Rendering architecture diagram…
High-level design
Maps to functional requirements — shared plane vs sidecar is a first-class topology choice.
Rendering architecture diagram…
Overlaps ../ai-system-design/09 and ../scalability-governance-tradeoffs/01. Tool side effects stay on AegisAI — this entry is the model HTTP plane only.
Deep dives below target non-functional requirements (topology, tenancy, safety, failure, cost).
Deep dive 1: gateway vs sidecar
Shared gateway (org default): one OpenAI-shaped service; apps set LLM_GATEWAY_URL. Wins for
central FinOps, one policy surface, Control Room metrics, and cross-app cache hit rates.
Sidecar / in-process: library or container next to a single app. Wins at the edge (low RTT), air-gapped single product, or when the shared plane is down and you need a documented local fallback (OmniForge “self-contained OR plane-connected”).
Staff+ trap: absorbing the LLM proxy into the tool-governance monolith. Separating planes keeps blast radius and ownership clear (ADR-028).
Deep dive 2: cache-in-process vs cache-as-service
In-process / sidecar cache: lowest latency; hard to share hits across apps; memory pressure on every replica; invalidation is local.
Cache-as-service (org default): aegis-semantic-cache scales independently; gateway stays thin;
tenant isolation and ops metrics (hit_rate) are one API. Cost: extra hop + availability coupling
— mitigate with fail-open/closed posture and short timeouts.
Deep dive 3: tenancy keying and cache poisoning
Keys must include tenant_id (logical multi-tenant). Cross-tenant lookup must miss — test it.
Never cache: tool-using agent traces, PII-heavy prompts, regulated advice without review.
False-hit story: cosine threshold + optional exact-match secondary check; prefer miss over wrong answer.

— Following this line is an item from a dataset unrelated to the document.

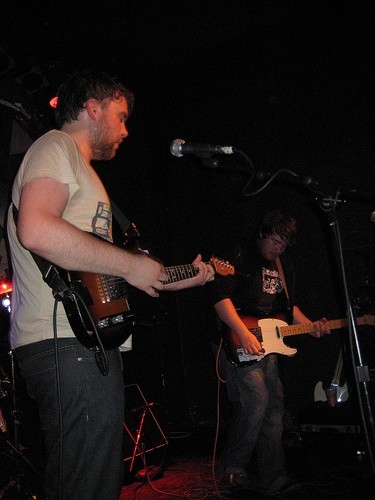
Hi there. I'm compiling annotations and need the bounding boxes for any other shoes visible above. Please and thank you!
[226,470,249,491]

Deep dive 4: TTL vs tag invalidation; fail-closed vs fail-open; FinOps placement
TTL alone is blunt; prefer tag invalidation when RAG/KB versions change (kb_v42).
Fail-closed (strict): budget breached → 402; FinOps down → 503. Fail-open (demo): degrade
to stub/direct with honest /v1/posture — never silent.
FinOps placement: pre-flight budget in the gateway (before provider call); meter after success;
cache hits still record saved_usd for exec dashboards. Align with agent-finops.
Streaming: cache complete responses only (or skip cache for SSE) — say how X-Cache: HIT works.
What's expected at each level
- Mid-level: reverse proxy to OpenAI.
- Senior: multi-provider + rate limits + basic cache.
- Staff+: gateway vs sidecar trade-off; cache-as-service vs in-process; tenant-scoped keys; fail-closed posture; FinOps pre-flight.
- Principal: org-wide spend control, Control Room ops, incident playbooks for provider/FinOps outages, clear non-goals (no fake SLO).
Follow-up questions to expect
- "How do you prevent cache poisoning across tenants?" (Hard tenant partition + authz on keys.)
- "When does sidecar beat a shared gateway?" (Edge RTT, single-app blast radius, offline fallback.)
- "Where do you meter — app, gateway, or provider webhook?" (Gateway pre-flight + post-success; webhooks as reconciliation.)
- "What is your false-hit story?" (Threshold + optional exact-match secondary check.)